What is needed. Each entry needs to be restated exactly as written.

━━━━━━━━━━━━━━━━

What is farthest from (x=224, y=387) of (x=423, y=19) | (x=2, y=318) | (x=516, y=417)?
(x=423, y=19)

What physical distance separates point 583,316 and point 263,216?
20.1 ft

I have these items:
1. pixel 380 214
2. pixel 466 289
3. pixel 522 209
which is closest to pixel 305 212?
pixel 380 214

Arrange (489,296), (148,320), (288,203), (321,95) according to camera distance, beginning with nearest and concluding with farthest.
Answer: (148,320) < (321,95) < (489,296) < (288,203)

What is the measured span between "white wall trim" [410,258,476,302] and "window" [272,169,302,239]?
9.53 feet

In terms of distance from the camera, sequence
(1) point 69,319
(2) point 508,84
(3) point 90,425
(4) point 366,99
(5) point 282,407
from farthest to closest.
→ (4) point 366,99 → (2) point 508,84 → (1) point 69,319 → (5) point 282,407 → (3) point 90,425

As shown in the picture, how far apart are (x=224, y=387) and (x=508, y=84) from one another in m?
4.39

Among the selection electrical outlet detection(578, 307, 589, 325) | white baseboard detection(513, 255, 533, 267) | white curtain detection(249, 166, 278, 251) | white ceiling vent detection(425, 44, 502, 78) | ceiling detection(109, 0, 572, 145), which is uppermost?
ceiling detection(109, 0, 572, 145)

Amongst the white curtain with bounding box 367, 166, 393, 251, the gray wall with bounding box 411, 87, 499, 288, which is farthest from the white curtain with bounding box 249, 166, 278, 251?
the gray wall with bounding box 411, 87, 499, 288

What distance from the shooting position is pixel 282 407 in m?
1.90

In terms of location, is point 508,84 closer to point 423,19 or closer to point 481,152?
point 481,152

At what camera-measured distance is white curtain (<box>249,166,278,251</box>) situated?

━━━━━━━━━━━━━━━━

Result.
What is farthest from (x=224, y=387) of (x=423, y=19) | (x=2, y=318) | (x=516, y=417)?
(x=423, y=19)

What physical distance separates point 583,316 and point 263,216?
20.1 ft

I have these items:
1. pixel 380 214
2. pixel 466 289
3. pixel 522 209
which is closest to pixel 305 212?
pixel 380 214

Arrange (489,296), (148,320), (288,203), (321,95) according to camera distance, beginning with nearest and concluding with farthest.
Answer: (148,320) < (321,95) < (489,296) < (288,203)

What is the measured span between "white wall trim" [410,258,476,302] and "window" [272,169,302,239]?
9.53 feet

In terms of distance from the camera, sequence
(1) point 69,319
(2) point 508,84
(3) point 90,425
(4) point 366,99
(5) point 282,407
from farthest to closest.
→ (4) point 366,99 → (2) point 508,84 → (1) point 69,319 → (5) point 282,407 → (3) point 90,425

As shown in the picture, how far apart are (x=224, y=387) and (x=508, y=84) from one another in m?
4.39

Among the selection electrical outlet detection(578, 307, 589, 325) | white baseboard detection(513, 255, 533, 267) | white curtain detection(249, 166, 278, 251) | white ceiling vent detection(425, 44, 502, 78) | ceiling detection(109, 0, 572, 145), which is uppermost?
ceiling detection(109, 0, 572, 145)

Amongst the white curtain with bounding box 367, 166, 393, 251, the gray wall with bounding box 411, 87, 499, 288, which is farthest from the white curtain with bounding box 249, 166, 278, 251?
the gray wall with bounding box 411, 87, 499, 288

What distance from the shooting position is pixel 282 407 in m?
1.90

In terms of location, is point 508,84 closer to point 423,19 or closer to point 481,152?
point 481,152

At what camera-measured distance is white curtain (<box>249,166,278,251</box>) situated?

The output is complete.